_Action item 1_. In the interview excerpt, can you copy the part between "Players don’t like" and "of the time.", inclusive, and swap "good enough" for "strong enough"?
_Action item 2_. In the interview excerpt, what does the answer on chess and Deep Blue call the major factor beyond computing power?

*** Page excerpt ***

7/ In strategy games and wargames AI are very often better in attack than in defense, why ?

Defense, always. It’s the same in real life as well. The attacker is the one that has all the pressure on it to come up with something brilliant. The defender simply reacts to it. Much easier to react than to act.

8/ To what extent the perception of the AI from the player has to be taken into account ? Can an AI in a game just be less good strategically (than a human adversary), as long as it offers a good gameplay with its actions ? And so at the end, for a game, offers an entertaining result, thus something satisfying ?

AI must be at least entertaining, or it’s a waste of time. Anything beyond that is a bonus.

9/ For wargames, what development can we expect for AI in a relatively near future ? A crazy idea probably, if that was possible technically, could a wargame having part of its AI in the future (and rather hypothetical) “cloud” gain an advantage (ex : computing power, comparing moves in same other games) ?

If a wargame company could double it’s sales by making better AI then you’d see a number of really great innovations. Especially what is loosely called “learning” behaviors. They offer the best possibilities for major advancement, but they also require massive programming skills and time plus vast amounts of computer resources to make them work effectively. Since there is no financial incentive to improve AI these things will not happen. Or happen any time soon, at least.

10/ A chess game has a board with 64 squares and 32 pieces. So a base less important than a good wargame, and far much less than some “monster wargames”.
With 256 processors in parallel (allowing 200 millions move / sec.), in 1996-97 Deep Blue has finally beaten the world chess champion Gary Kasparov. In theory, well programmed, a computer do not make mistakes. But even with a super-computer, the machine still lacks a strategical vision, a global view ? If we increase the size of the “board game”, for a wargaming simulation is it just a question of computing power ?

Computing power is, certainly, a major limiting factor. But the major factor is the the lack of what is called “outcome based AI”. In chess the elements have very specific capabilities and the variables boil down to which piece is moved and which direction and how many spaces does it move. There are only so many combinations of these things that can possibly happen given a specific circumstance. Deep Blue was programmed to search through all the patterns, identify potential moves, then play out those moves long term to predict where that one action might lead to many turns later. It’s only possible in Chess because the elements are so limited and predictable. Any significant simulation of warfare is vastly more complex.

The only real solution is to program a computer to think like a Human. Billions of Dollars could be given to the most advanced AI research centers in the world and still come up short of expectations.

11/ Tiebreaker question : If in a wargame an AI could beat certainly an experienced wargamer, whatever the simulated theatre of operations, to be a good game does it have to limit the AI to necessarily let the player win ?

Players don’t like to lose. They say they want really good AIs, but if they are given one they would quickly lose interest. So yes, when it comes down to it players don’t want great AI. They want AI that’s just good enough to give them a realistic challenge and then lose. At least most of the time.

Our thanks to Battlefront for taking the time to answer these questions.

*** End of Page excerpt ***
*** Input data ***

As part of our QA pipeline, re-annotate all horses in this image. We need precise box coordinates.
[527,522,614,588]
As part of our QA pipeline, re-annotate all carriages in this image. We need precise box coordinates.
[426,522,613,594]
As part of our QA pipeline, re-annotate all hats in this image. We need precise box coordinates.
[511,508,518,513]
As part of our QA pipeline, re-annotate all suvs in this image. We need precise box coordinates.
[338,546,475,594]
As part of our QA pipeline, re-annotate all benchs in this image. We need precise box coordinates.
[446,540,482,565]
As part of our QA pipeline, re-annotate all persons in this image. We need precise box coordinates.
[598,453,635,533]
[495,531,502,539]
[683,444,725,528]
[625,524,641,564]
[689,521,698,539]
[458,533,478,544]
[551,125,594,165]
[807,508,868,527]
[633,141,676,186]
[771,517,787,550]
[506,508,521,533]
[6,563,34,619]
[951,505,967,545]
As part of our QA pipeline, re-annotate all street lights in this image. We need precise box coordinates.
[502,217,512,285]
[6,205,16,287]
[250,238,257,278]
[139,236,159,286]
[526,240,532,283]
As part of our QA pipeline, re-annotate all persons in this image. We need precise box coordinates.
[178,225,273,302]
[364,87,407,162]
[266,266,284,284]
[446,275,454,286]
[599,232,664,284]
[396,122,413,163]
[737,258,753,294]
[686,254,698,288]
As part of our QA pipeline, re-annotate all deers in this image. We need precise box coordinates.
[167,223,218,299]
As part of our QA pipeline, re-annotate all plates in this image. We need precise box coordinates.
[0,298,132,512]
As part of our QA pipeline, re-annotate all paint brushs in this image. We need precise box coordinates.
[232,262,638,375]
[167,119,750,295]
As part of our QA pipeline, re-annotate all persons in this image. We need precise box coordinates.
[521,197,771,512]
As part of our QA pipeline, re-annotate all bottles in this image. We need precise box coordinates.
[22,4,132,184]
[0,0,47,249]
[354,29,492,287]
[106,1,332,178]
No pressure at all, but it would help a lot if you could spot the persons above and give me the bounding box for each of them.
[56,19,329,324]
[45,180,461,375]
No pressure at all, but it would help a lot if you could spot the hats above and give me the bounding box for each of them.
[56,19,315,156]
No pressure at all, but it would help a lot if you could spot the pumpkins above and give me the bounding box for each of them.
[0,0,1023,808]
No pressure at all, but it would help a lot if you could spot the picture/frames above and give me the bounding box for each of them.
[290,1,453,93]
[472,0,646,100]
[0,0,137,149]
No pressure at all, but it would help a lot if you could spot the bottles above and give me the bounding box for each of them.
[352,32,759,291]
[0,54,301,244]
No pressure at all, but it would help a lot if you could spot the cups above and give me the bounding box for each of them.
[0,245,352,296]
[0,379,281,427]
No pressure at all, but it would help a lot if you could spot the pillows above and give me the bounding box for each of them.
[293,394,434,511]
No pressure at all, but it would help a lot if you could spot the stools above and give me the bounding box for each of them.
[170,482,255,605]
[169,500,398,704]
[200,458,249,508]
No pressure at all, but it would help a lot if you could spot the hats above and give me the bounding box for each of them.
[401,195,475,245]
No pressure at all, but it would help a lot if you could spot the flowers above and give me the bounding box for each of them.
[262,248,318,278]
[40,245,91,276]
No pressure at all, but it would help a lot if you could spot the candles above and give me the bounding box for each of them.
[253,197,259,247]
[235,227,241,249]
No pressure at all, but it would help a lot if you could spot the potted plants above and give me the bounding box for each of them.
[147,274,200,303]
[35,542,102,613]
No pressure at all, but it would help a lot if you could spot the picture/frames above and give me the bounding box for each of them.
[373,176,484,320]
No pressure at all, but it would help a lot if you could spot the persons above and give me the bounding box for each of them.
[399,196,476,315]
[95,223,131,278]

*** End of Input data ***

_Answer 1_.
Players don’t like to lose. They say they want really good AIs, but if they are given one they would quickly lose interest. So yes, when it comes down to it players don’t want great AI. They want AI that’s just strong enough to give them a realistic challenge and then lose. At least most of the time.

_Answer 2_. The lack of what is called "outcome based AI."